Like, lets take the case for $L_0$ and a string $001\dots10−01−1$, ("$-$" shown for notation purpose only) where the  first component describes a TM $M$ followed by input "$w=01$" and last bit "$1$". Now suppose M halts on "$01$". Still the given input is not in $L_0$ as the last bit is "$1$" and not "$0$" as required by $L_0$. So, this input must be in $L_1$. But since $M$ halts on $w$, this input is not in $L_1$ either.  So there are infinite strings like these. I am not able to prove that these infinite set of strings are not r.e.

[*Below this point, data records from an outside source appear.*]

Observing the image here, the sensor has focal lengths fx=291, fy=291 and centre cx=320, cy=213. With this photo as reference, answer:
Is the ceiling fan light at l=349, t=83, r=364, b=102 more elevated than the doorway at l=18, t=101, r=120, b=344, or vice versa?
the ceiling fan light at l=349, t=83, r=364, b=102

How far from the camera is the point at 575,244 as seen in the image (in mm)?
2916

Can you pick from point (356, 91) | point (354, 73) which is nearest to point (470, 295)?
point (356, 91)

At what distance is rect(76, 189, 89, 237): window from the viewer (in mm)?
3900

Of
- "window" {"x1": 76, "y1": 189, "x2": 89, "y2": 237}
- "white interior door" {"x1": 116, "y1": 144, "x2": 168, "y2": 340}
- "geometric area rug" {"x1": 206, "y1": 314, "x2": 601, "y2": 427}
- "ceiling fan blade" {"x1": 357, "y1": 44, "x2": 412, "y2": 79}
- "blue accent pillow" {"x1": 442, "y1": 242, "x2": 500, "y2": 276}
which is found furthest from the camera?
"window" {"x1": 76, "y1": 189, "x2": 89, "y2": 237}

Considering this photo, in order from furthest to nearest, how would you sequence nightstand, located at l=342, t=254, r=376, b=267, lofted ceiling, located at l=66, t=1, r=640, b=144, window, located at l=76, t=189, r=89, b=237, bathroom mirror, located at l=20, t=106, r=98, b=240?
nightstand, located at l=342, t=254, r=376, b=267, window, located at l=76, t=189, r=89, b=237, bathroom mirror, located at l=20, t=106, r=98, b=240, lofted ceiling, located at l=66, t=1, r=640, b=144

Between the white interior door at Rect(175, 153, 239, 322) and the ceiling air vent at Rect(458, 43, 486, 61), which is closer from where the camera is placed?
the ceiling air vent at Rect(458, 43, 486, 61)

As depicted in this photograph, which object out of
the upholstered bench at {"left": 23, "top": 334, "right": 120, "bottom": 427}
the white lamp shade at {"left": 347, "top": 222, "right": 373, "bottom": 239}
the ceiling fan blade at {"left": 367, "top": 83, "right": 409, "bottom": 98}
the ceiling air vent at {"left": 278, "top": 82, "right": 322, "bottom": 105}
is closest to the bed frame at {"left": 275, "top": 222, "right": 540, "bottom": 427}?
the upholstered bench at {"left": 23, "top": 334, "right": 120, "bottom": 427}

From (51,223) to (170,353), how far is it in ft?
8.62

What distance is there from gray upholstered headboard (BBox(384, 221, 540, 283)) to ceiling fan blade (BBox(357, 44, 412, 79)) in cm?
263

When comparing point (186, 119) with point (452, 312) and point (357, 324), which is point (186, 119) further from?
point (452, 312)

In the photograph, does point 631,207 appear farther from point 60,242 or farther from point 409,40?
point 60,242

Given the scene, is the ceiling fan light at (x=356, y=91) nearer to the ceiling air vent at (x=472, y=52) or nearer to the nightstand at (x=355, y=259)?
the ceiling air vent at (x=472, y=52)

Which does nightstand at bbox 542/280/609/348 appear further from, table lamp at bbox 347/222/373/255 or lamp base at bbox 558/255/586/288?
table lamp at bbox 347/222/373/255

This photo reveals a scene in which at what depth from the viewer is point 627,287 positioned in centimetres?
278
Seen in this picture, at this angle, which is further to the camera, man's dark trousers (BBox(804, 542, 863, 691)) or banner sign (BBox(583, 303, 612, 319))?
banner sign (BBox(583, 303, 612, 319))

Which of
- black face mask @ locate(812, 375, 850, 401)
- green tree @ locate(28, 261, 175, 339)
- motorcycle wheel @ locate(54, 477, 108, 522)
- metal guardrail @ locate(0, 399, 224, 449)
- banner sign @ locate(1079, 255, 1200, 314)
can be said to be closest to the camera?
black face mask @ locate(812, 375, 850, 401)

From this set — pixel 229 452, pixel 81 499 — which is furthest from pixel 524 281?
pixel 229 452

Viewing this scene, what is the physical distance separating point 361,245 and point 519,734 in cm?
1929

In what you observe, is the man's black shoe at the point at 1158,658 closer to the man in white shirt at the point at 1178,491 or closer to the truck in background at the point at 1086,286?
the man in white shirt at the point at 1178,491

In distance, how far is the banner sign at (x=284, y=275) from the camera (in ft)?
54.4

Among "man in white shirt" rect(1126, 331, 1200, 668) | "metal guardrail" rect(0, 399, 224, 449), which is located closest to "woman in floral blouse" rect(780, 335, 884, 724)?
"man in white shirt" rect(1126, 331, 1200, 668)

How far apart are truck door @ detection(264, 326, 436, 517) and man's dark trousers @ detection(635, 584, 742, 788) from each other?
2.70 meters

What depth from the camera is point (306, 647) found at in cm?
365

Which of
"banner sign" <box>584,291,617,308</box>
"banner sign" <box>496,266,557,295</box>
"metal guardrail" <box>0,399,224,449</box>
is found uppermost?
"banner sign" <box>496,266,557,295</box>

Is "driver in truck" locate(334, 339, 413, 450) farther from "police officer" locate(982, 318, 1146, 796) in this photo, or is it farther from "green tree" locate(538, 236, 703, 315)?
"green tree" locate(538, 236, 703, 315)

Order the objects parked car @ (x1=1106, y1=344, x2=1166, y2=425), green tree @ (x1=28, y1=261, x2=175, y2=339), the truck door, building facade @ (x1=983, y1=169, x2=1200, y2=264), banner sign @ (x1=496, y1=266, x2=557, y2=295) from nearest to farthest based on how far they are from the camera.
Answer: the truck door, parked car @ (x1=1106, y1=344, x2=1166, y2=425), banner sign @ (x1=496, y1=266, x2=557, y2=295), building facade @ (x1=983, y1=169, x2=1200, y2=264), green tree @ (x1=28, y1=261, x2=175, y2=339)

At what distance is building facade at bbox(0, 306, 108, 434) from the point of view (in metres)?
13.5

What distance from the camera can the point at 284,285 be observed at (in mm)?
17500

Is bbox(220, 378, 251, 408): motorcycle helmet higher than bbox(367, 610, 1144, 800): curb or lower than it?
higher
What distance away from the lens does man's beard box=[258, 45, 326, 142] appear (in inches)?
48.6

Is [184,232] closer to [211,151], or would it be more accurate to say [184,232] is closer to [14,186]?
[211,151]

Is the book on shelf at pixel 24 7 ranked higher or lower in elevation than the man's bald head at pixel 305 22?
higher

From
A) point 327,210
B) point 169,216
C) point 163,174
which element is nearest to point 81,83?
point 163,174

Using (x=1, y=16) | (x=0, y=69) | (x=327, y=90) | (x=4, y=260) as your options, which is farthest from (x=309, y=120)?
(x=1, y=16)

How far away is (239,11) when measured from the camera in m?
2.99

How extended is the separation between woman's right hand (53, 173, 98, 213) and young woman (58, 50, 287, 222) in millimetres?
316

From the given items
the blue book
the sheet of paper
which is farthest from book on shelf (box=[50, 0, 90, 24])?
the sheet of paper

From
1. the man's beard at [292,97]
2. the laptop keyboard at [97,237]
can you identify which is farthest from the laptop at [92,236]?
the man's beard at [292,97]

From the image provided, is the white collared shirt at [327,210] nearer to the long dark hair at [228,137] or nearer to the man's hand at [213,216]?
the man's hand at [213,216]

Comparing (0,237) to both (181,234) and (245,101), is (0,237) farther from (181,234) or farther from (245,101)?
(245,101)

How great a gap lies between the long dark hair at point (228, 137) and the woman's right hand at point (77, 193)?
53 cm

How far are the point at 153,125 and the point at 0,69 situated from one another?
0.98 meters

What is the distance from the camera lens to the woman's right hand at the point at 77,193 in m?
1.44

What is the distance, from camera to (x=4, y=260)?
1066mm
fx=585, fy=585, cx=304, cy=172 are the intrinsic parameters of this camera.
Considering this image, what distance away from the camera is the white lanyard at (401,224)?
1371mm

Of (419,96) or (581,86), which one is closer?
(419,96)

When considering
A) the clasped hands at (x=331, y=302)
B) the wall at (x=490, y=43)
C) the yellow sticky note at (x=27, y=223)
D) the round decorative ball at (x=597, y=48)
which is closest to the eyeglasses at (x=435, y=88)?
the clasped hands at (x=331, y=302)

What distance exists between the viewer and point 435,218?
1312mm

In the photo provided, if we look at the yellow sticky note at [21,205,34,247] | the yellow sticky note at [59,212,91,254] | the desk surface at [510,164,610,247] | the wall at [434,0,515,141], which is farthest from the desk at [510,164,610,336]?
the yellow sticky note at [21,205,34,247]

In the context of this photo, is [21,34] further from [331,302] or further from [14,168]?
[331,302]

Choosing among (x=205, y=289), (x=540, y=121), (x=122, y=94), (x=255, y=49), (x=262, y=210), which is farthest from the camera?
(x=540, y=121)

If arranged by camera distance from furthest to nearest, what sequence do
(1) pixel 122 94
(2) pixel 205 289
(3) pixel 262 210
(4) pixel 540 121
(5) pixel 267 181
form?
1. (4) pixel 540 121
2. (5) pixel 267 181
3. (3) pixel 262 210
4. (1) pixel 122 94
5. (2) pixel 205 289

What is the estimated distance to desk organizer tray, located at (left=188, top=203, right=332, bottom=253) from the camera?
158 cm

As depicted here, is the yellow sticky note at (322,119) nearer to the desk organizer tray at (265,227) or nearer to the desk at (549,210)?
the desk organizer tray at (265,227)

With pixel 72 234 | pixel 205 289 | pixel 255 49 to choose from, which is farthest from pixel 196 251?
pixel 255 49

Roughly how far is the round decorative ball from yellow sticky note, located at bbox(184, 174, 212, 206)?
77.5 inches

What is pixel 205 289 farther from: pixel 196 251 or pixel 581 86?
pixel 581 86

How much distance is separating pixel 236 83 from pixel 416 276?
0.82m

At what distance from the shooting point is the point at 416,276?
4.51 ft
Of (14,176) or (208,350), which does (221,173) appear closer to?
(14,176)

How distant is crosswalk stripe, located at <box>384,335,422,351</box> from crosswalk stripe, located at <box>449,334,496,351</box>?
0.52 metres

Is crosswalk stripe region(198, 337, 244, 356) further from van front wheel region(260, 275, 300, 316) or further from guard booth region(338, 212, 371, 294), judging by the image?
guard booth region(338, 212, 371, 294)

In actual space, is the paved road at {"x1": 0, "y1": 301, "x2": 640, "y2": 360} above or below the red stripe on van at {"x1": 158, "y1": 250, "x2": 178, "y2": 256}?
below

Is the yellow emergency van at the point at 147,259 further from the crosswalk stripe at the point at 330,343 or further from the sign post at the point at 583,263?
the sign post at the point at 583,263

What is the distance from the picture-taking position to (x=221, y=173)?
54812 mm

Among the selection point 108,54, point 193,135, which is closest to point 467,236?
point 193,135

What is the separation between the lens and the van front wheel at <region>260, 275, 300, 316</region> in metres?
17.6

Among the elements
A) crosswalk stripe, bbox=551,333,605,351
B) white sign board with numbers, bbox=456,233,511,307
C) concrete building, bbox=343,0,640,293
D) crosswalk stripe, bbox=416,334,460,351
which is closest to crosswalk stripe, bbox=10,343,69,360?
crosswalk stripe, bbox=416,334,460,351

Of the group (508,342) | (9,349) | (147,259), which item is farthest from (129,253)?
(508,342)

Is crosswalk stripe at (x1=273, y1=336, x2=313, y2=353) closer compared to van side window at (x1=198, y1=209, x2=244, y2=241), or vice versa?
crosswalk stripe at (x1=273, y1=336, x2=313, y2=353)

Is there any method to solve these kind of problems? I am not able to master these kind of problems.

Please someone help.

Answer 1

Assume that $L$ is r.e. and $M_L$ recognizes $L$. Given $\langle M,w \rangle$, $M$ on $w$ either halts or not. This means that either $\langle M, w, 0 \rangle$ or $\langle M, w, 1 \rangle$ must be in $L$. Then using a universal Turing machine start to run/simulate $M_L$ on both inputs $\langle M, w, 0 \rangle$ and $\langle M, w, 1 \rangle$, simultaneously, say one step at a time for each input. After each step check if $M_L$ halts on at least one input. Since $L$ is r.e. and exactly one of $\langle M, w, 0 \rangle$ and $\langle M, w, 1 \rangle$ belongs to $L$, $M_L$ must eventually halt on one of them. Depending on which input $M_L$ halts, you can tell if $M$ halts on $w$. This decides the Halting problem and hence $L$ is not r.e.

Answer 2

The Turing machine $M$ doesn't halt on $w$ if and only if $\langle M,w,1 \rangle \in L$. This shows that $L$ is not r.e.: if it were, then since the halting problem is r.e., we would get a decision procedure for the halting problem. Similarly, $L$ is not co-r.e.